Scientists at the University of Bath’s center for sustainable chemical technologies are planning to use perovskite-based solar cells for the production of hydrogen.
In the Graphite-protected CsPbBr3 perovskite photoanodes functionalised with water oxidation catalyst for oxygen evolution in water report, published in Nature Communications, the research team claims to have developed a waterproof cell that functions underwater by splitting water into hydrogen and oxygen using electrolysis. The U.K. university’s researchers are now trying to address the issue of perovskite instability underwater by applying a graphite coating to the material layer.

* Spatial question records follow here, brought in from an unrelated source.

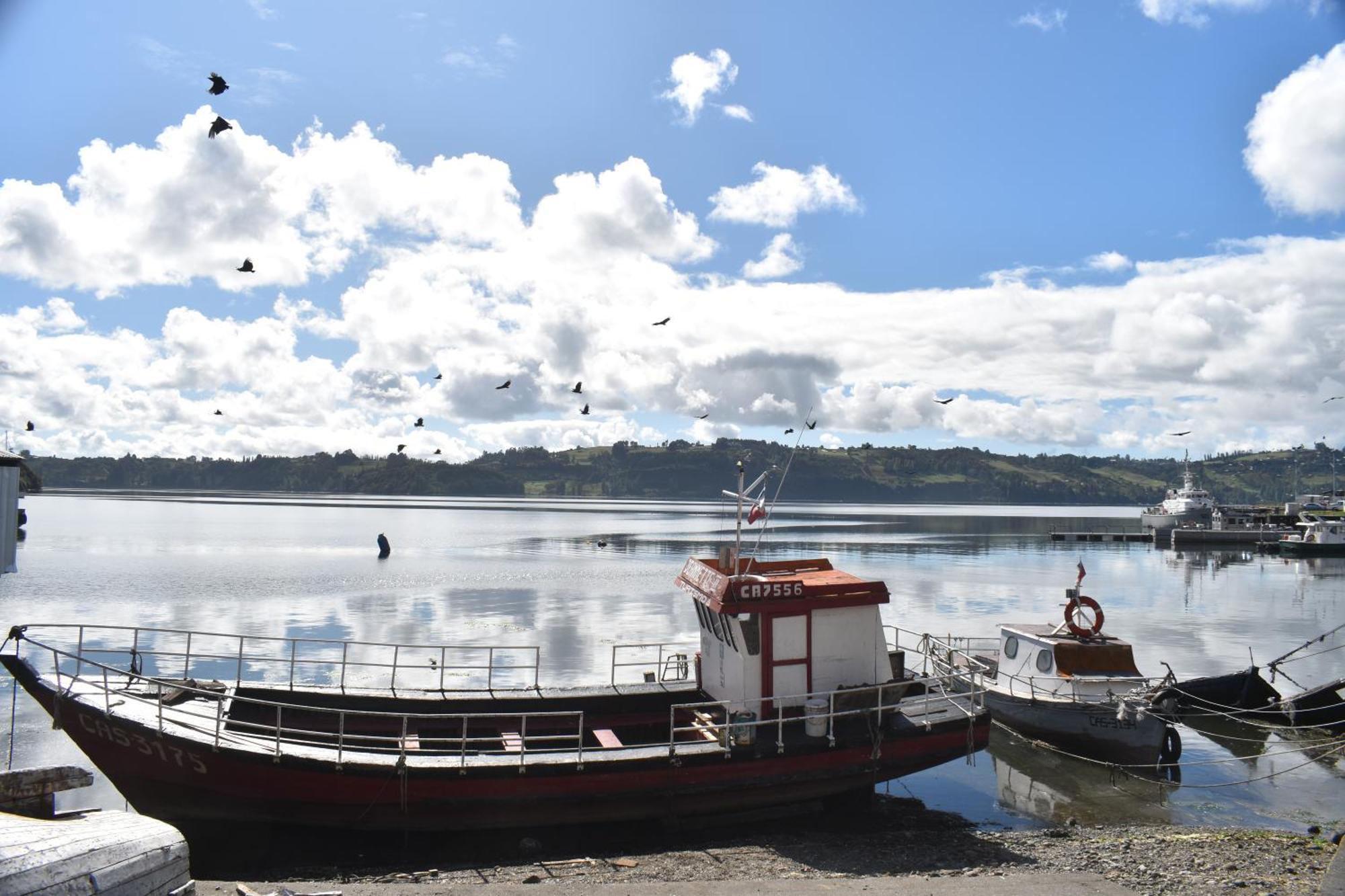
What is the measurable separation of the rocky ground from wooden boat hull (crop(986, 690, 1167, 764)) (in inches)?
167

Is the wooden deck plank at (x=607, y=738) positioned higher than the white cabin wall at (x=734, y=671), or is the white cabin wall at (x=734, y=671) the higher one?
the white cabin wall at (x=734, y=671)

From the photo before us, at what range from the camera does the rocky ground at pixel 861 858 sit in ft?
44.5

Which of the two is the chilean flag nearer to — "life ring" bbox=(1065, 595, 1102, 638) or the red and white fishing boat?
the red and white fishing boat

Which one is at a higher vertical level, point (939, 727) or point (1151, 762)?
point (939, 727)

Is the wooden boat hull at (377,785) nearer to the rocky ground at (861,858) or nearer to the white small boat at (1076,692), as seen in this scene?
the rocky ground at (861,858)

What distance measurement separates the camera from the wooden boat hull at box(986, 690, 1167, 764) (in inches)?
834

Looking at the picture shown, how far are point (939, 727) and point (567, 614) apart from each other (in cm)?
3179

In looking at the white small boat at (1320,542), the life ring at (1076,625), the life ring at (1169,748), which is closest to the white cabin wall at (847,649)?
the life ring at (1076,625)

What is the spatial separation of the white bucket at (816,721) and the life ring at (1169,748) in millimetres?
10326

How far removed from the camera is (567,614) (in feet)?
154

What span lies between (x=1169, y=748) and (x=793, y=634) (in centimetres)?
1162

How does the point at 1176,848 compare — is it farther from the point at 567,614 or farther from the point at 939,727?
the point at 567,614


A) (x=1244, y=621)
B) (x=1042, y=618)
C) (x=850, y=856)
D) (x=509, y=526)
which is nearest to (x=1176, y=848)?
(x=850, y=856)

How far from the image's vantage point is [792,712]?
17484 millimetres
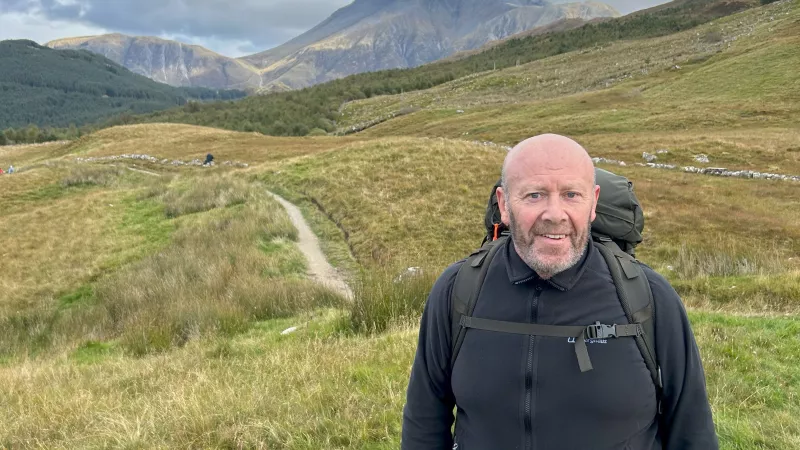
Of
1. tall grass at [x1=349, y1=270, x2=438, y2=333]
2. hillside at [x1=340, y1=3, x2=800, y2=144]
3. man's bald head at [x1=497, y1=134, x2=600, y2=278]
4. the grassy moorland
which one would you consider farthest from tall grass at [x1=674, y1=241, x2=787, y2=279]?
hillside at [x1=340, y1=3, x2=800, y2=144]

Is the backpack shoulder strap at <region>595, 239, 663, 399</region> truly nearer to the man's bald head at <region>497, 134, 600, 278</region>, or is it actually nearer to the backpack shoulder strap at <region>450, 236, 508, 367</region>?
the man's bald head at <region>497, 134, 600, 278</region>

“The coated cells worked underwater for 30 hours – ten hours longer than the previous record,” the scientists wrote, adding the glue sandwiching the coat to the cells began to fail after 30 hours. They believe stronger glue could help the cell stabilize for longer. “We achieve a record stability of 30h in aqueous electrolyte under constant simulated solar illumination, with currents above 2 mA cm−2 (milliamperes per cm−2) at 1.23 VRHE,” they added.
Instead of costly indium, much cheaper and more sustainable commercially available graphite has been used to coat perovskite cells intended for electrolysis.
The researchers are also attempting to raise the voltage generated by perovskite cells to the level required to perform electrolysis without additional sources of power. “To solve this challenge, the team is adding catalysts to reduce the energy requirement needed to drive the reaction,” the report stated.